GIVEN PROBLEM
Please turn the lines below into a numbered list, skipping blank lines and leaving out the pictures.

BEGIN RECORDED DATA

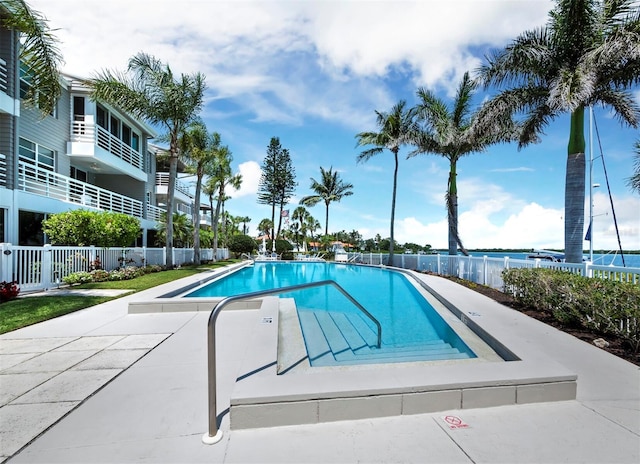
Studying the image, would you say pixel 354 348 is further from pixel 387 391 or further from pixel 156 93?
pixel 156 93

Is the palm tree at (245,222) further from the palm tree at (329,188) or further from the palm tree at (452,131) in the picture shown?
the palm tree at (452,131)

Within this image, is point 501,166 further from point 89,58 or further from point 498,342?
point 89,58

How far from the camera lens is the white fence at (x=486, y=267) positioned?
18.8 ft

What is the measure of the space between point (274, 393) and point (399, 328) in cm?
457

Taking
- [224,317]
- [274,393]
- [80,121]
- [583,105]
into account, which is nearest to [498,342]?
[274,393]

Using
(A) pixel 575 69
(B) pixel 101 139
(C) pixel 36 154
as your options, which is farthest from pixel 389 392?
(B) pixel 101 139

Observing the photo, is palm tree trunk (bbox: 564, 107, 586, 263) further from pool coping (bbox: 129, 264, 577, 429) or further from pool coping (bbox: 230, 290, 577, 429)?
pool coping (bbox: 230, 290, 577, 429)

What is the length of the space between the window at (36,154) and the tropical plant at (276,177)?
25.0m

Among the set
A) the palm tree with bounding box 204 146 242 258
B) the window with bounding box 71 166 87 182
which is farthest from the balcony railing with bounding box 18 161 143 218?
the palm tree with bounding box 204 146 242 258

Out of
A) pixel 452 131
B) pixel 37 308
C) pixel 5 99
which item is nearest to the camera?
pixel 37 308

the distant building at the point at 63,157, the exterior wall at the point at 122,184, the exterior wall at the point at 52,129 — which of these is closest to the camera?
the distant building at the point at 63,157

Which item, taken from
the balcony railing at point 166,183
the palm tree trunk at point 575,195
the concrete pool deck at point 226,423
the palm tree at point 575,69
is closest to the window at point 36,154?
the balcony railing at point 166,183

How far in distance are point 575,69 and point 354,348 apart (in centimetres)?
1005

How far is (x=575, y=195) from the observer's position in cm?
919
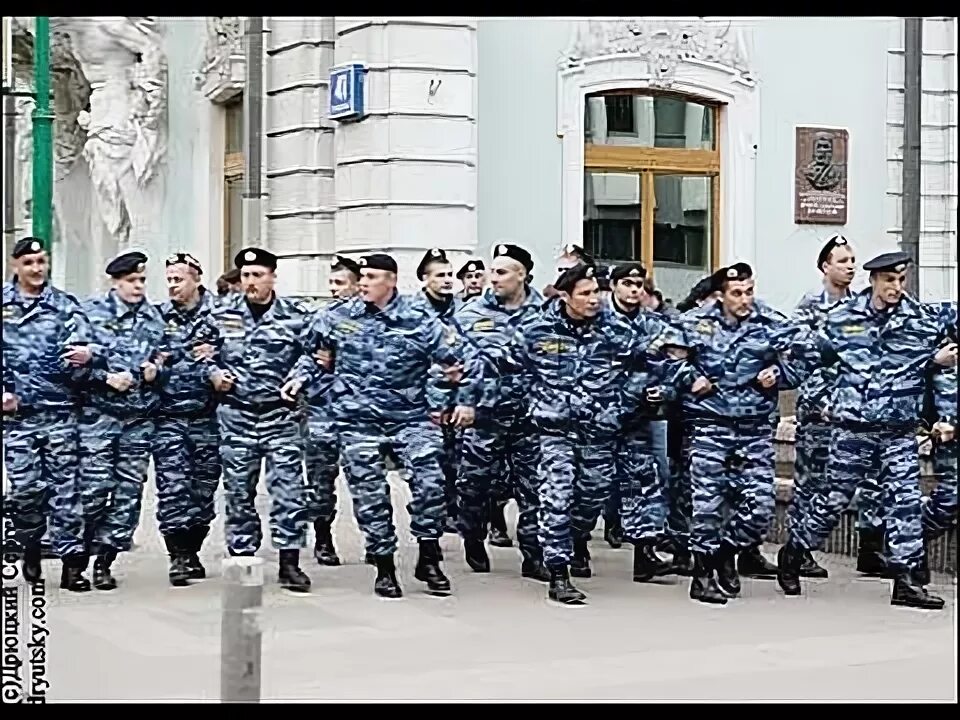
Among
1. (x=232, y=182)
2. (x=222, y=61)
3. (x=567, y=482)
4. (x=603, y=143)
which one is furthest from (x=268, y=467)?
(x=232, y=182)

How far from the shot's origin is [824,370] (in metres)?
9.41

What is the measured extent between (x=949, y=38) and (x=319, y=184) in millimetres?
6316

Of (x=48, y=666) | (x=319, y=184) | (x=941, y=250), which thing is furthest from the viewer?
(x=941, y=250)

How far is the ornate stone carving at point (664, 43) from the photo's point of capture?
16.1m

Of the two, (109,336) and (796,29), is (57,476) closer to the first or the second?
(109,336)

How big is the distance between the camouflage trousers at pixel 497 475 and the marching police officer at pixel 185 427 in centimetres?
144

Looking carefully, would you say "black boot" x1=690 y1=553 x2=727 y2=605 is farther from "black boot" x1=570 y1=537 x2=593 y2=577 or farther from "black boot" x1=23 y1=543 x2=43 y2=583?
"black boot" x1=23 y1=543 x2=43 y2=583

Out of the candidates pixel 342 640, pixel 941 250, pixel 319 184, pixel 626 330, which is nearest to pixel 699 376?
pixel 626 330

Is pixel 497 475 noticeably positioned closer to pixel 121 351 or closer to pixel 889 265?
pixel 121 351

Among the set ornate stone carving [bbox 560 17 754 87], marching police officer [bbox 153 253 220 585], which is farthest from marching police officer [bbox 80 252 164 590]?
ornate stone carving [bbox 560 17 754 87]

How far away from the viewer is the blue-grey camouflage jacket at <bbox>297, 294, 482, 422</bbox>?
30.0ft

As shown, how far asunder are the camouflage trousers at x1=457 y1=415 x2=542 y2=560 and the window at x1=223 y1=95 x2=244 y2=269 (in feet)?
31.8

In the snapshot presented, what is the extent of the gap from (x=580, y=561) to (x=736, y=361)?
1.59 meters

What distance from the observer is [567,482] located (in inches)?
357
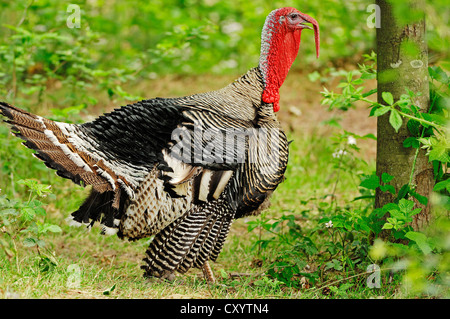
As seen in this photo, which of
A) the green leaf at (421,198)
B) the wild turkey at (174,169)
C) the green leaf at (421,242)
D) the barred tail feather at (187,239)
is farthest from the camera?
the barred tail feather at (187,239)

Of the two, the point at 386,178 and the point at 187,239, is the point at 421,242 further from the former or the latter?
the point at 187,239

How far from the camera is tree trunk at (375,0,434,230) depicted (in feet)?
11.9

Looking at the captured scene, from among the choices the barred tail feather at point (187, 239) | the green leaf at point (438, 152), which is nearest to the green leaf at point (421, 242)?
the green leaf at point (438, 152)

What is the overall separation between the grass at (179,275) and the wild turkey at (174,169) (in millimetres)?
377

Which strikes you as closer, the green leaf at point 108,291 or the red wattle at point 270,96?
the green leaf at point 108,291

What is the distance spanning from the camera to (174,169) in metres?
3.71

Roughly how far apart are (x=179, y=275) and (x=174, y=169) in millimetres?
1180

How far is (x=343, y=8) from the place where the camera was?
25.6 feet

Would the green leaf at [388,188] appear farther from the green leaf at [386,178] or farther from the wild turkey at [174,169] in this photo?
the wild turkey at [174,169]

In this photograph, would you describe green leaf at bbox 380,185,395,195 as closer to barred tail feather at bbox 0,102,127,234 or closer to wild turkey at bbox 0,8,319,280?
wild turkey at bbox 0,8,319,280

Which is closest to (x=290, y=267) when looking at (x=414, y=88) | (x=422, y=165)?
(x=422, y=165)

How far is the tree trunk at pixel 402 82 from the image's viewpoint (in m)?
3.62

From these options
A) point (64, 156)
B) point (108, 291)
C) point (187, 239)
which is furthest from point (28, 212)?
point (187, 239)

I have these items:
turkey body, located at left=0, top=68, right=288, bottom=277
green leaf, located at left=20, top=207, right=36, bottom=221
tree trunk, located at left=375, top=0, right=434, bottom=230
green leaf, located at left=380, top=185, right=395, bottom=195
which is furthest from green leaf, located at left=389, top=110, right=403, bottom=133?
green leaf, located at left=20, top=207, right=36, bottom=221
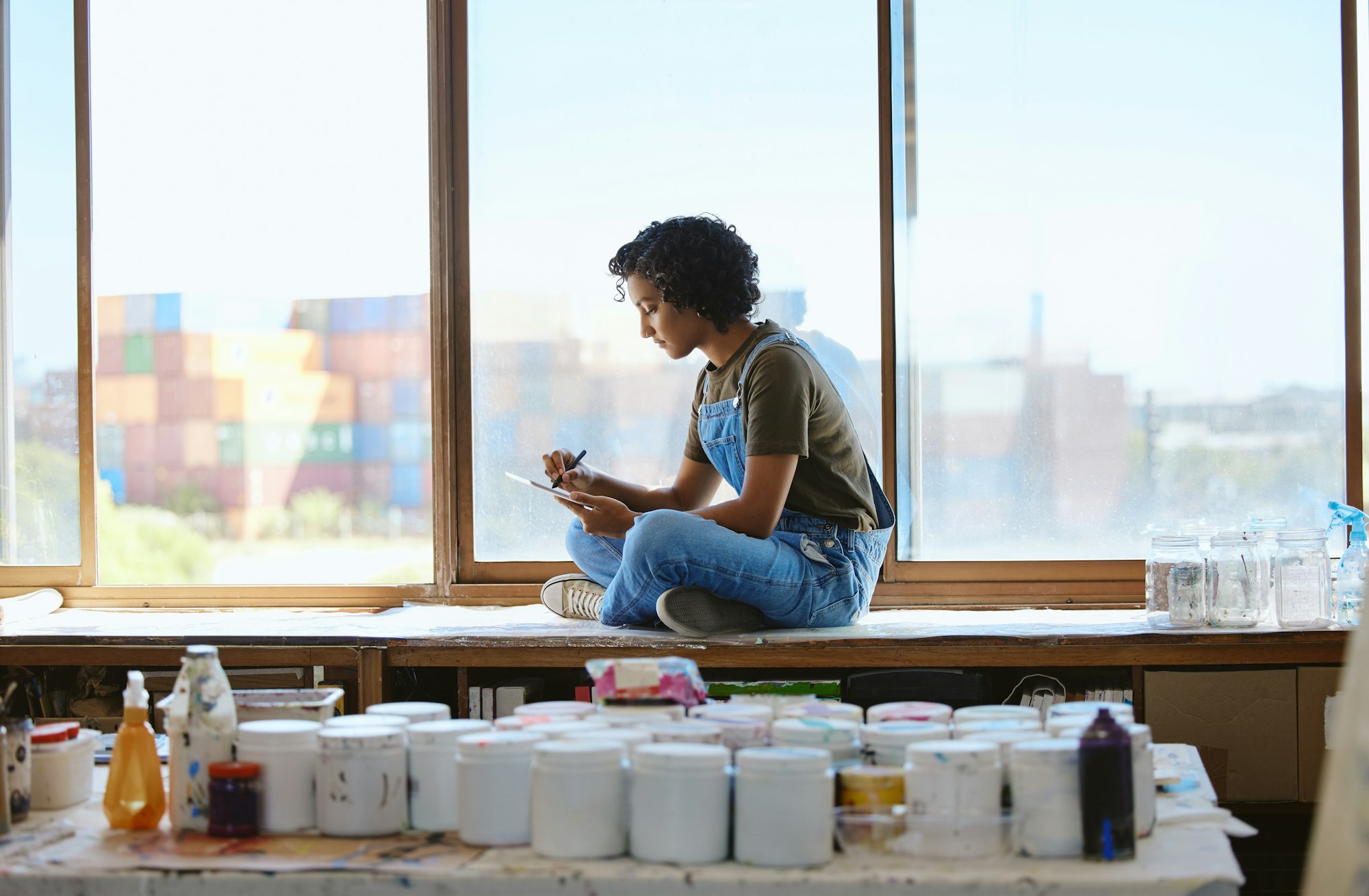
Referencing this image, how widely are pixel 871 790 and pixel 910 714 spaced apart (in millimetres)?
266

END RECORDED DATA

RESULT OF THIS TASK
1. Studying the image, would you say pixel 354 348 is further from pixel 387 391 or further from pixel 156 93?
2. pixel 156 93
3. Is the palm tree at (245,222) further from the palm tree at (329,188) or further from the palm tree at (452,131) in the picture shown?
4. the palm tree at (452,131)
5. Within this image, is point 501,166 further from point 89,58 or further from point 498,342?
6. point 89,58
7. How far from the camera lens is the white fence at (x=486, y=267) positioned?
8. 18.8 ft
9. What is the measure of the space between point (274, 393) and point (399, 328) in cm?
10. 457
11. Taking
12. - [224,317]
13. - [274,393]
14. - [80,121]
15. - [583,105]
16. into account, which is nearest to [498,342]?
17. [274,393]
18. Using
19. (A) pixel 575 69
20. (B) pixel 101 139
21. (C) pixel 36 154
22. as your options, which is farthest from pixel 389 392?
23. (B) pixel 101 139
24. Observing the photo, is palm tree trunk (bbox: 564, 107, 586, 263) further from pool coping (bbox: 129, 264, 577, 429) or further from pool coping (bbox: 230, 290, 577, 429)?
25. pool coping (bbox: 230, 290, 577, 429)
26. What is the length of the space between the window at (36,154) and the tropical plant at (276,177)?
27. 25.0m
28. Among the set
29. A) the palm tree with bounding box 204 146 242 258
30. B) the window with bounding box 71 166 87 182
31. which is farthest from the balcony railing with bounding box 18 161 143 218?
32. the palm tree with bounding box 204 146 242 258
33. Out of
34. A) pixel 452 131
35. B) pixel 37 308
36. C) pixel 5 99
37. which item is nearest to the camera?
38. pixel 37 308
39. the distant building at the point at 63,157, the exterior wall at the point at 122,184, the exterior wall at the point at 52,129 — which of these is closest to the camera?
40. the distant building at the point at 63,157
41. Which item, taken from
42. the balcony railing at point 166,183
43. the palm tree trunk at point 575,195
44. the concrete pool deck at point 226,423
45. the palm tree at point 575,69
46. is closest to the window at point 36,154?
47. the balcony railing at point 166,183
48. How far in distance are point 575,69 and point 354,348 apart (in centimetres)?
49. 1005
50. How far is (x=575, y=195) from the observer's position in cm?
51. 919
52. Among
53. 1. (x=232, y=182)
54. 2. (x=222, y=61)
55. 3. (x=567, y=482)
56. 4. (x=603, y=143)
57. which one is furthest from (x=268, y=467)?
58. (x=232, y=182)
59. How far from the shot's origin is [824,370] (in metres)?
60. 9.41
61. What is the measured extent between (x=949, y=38) and (x=319, y=184) in millimetres?
62. 6316
63. Of (x=48, y=666) | (x=319, y=184) | (x=941, y=250), which thing is furthest from the viewer?
64. (x=941, y=250)
65. How far is the ornate stone carving at point (664, 43) from the photo's point of capture?
66. 16.1m
67. Of the two, (109,336) and (796,29), is (57,476) closer to the first or the second?
68. (109,336)
69. How big is the distance between the camouflage trousers at pixel 497 475 and the marching police officer at pixel 185 427 in centimetres?
70. 144
71. Looking carefully, would you say "black boot" x1=690 y1=553 x2=727 y2=605 is farther from "black boot" x1=570 y1=537 x2=593 y2=577 or farther from "black boot" x1=23 y1=543 x2=43 y2=583?
72. "black boot" x1=23 y1=543 x2=43 y2=583
73. Out of the candidates pixel 342 640, pixel 941 250, pixel 319 184, pixel 626 330, which is nearest to pixel 699 376?
74. pixel 626 330
75. Is pixel 497 475 noticeably positioned closer to pixel 121 351 or closer to pixel 889 265?
76. pixel 121 351
77. Among the set ornate stone carving [bbox 560 17 754 87], marching police officer [bbox 153 253 220 585], which is farthest from marching police officer [bbox 80 252 164 590]?
78. ornate stone carving [bbox 560 17 754 87]
79. How far away from the viewer is the blue-grey camouflage jacket at <bbox>297, 294, 482, 422</bbox>?
80. 30.0ft
81. As shown, how far asunder are the camouflage trousers at x1=457 y1=415 x2=542 y2=560 and the window at x1=223 y1=95 x2=244 y2=269 (in feet)?
82. 31.8
83. In the snapshot presented, what is the extent of the gap from (x=580, y=561) to (x=736, y=361)?
84. 1.59 meters
85. What distance from the observer is [567,482] located (in inches)?
86. 357
87. As seen in this photo, which of
88. A) the green leaf at (421,198)
89. B) the wild turkey at (174,169)
90. C) the green leaf at (421,242)
91. D) the barred tail feather at (187,239)
92. is farthest from the camera?
93. the barred tail feather at (187,239)
94. Of the two, the point at 386,178 and the point at 187,239, is the point at 421,242 further from the former or the latter?
95. the point at 187,239
96. How far from the camera is tree trunk at (375,0,434,230) depicted (in feet)?
97. 11.9
98. Looking at the captured scene, from among the choices the barred tail feather at point (187, 239) | the green leaf at point (438, 152), which is nearest to the green leaf at point (421, 242)?
99. the green leaf at point (438, 152)
100. What is the overall separation between the grass at (179,275) and the wild turkey at (174,169) (in millimetres)?
101. 377
102. Which strikes you as closer, the green leaf at point 108,291 or the red wattle at point 270,96?
103. the green leaf at point 108,291
104. What is the distance spanning from the camera to (174,169) in metres?
105. 3.71
106. Roughly how far apart are (x=179, y=275) and (x=174, y=169) in millimetres?
107. 1180
108. How far is (x=343, y=8) from the place where the camera was?
109. 25.6 feet
110. Would the green leaf at [388,188] appear farther from the green leaf at [386,178] or farther from the wild turkey at [174,169] in this photo?
111. the wild turkey at [174,169]
112. In this photograph, would you describe green leaf at bbox 380,185,395,195 as closer to barred tail feather at bbox 0,102,127,234 or closer to wild turkey at bbox 0,8,319,280?
113. wild turkey at bbox 0,8,319,280
114. Which is closest to (x=290, y=267) when looking at (x=414, y=88) | (x=422, y=165)?
115. (x=422, y=165)
116. How far is the tree trunk at pixel 402 82 from the image's viewpoint (in m)?
117. 3.62
118. From these options
119. A) point (64, 156)
120. B) point (108, 291)
121. C) point (187, 239)
122. which is furthest from point (28, 212)?
123. point (187, 239)
124. I have these items:
125. turkey body, located at left=0, top=68, right=288, bottom=277
126. green leaf, located at left=20, top=207, right=36, bottom=221
127. tree trunk, located at left=375, top=0, right=434, bottom=230
128. green leaf, located at left=380, top=185, right=395, bottom=195
129. which is furthest from green leaf, located at left=389, top=110, right=403, bottom=133?
130. green leaf, located at left=20, top=207, right=36, bottom=221
131. Referencing this image, how widely are pixel 871 790 and pixel 910 714 spaced apart (in millimetres)?
132. 266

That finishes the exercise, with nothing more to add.